Sea for Elixir
Side-effect abstraction for Elixir - signal and observe your side-effects like a pro.
Motivation
Sea is a pattern library. As such it’s really thin and technically unsophisticated (although it does take care of some little details so you don’t have to). But the real benefits come from the pattern itself and its impact on your codebase.
expressiveness - side-effects triggered via signals are easy to track and maintain in the growing codebase with growing number of interacting business contexts
transactional safety - side-effects synchronously triggered inside database transactions get committed or rolled back together with the original change that caused them
uniformity - signals & observers scattered across modules may follow a consistent naming convention to make their code more compact and the project structure more obvious
traceability - by making signals aware of interested parties (observers) and emitting to them in defined order it’s easy to trace the whole flow with side-effects
loose coupling - signals facilitate construction of event payload that may (should) include uncoupled primitive types instead of structures and behaviors tied to specific domain
encapsulation - as opposed to inline calls, side-effect logic implemented in observers reduces the external APIs that would otherwise be required to make the side-effect happen
self-documentation - side-effects put in dedicated entity (signals) introduce a facility for documenting and expressing payload of domain events across the system
test isolation - side-effects triggered via signals instead of via inline calls may be easily mocked away in order for signal origin to be tested without caring about them
sync & async unification - plug async eventing solution as one of synchronous transactional side-effects to achieve reliable sync and async flows with single eventing syntax
Installation
Add sea
to your list of dependencies in mix.exs
:
def deps do
[
{:sea, "~> x.y"}
]
end
You may pick the newest version number from Hex.

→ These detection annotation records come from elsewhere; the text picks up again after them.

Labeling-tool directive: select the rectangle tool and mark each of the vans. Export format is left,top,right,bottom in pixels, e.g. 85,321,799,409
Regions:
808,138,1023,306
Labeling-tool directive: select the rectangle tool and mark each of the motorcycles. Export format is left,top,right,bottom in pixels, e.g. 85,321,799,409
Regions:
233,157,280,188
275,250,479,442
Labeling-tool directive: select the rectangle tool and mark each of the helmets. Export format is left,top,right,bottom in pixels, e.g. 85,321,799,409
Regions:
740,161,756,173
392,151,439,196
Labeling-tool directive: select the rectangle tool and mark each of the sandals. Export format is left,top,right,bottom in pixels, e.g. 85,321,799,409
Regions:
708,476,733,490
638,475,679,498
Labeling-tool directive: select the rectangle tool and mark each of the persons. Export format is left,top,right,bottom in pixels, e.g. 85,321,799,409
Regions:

As the package strictly follows semantic versioning, you may specify the
version as ~> x.y
so that you’re up-to-date with minor & patch releases and stay away from
breaking changes.
Usage
The docs for Sea
module, along with complete usage examples, can be found on
HexDocs.
Examples
In addition to docs, you may also be interested in the invoicing_app sample application that implements a simple DDD project. There, Sea plays a key role in decoupling contexts that interact with each other within a single database transaction.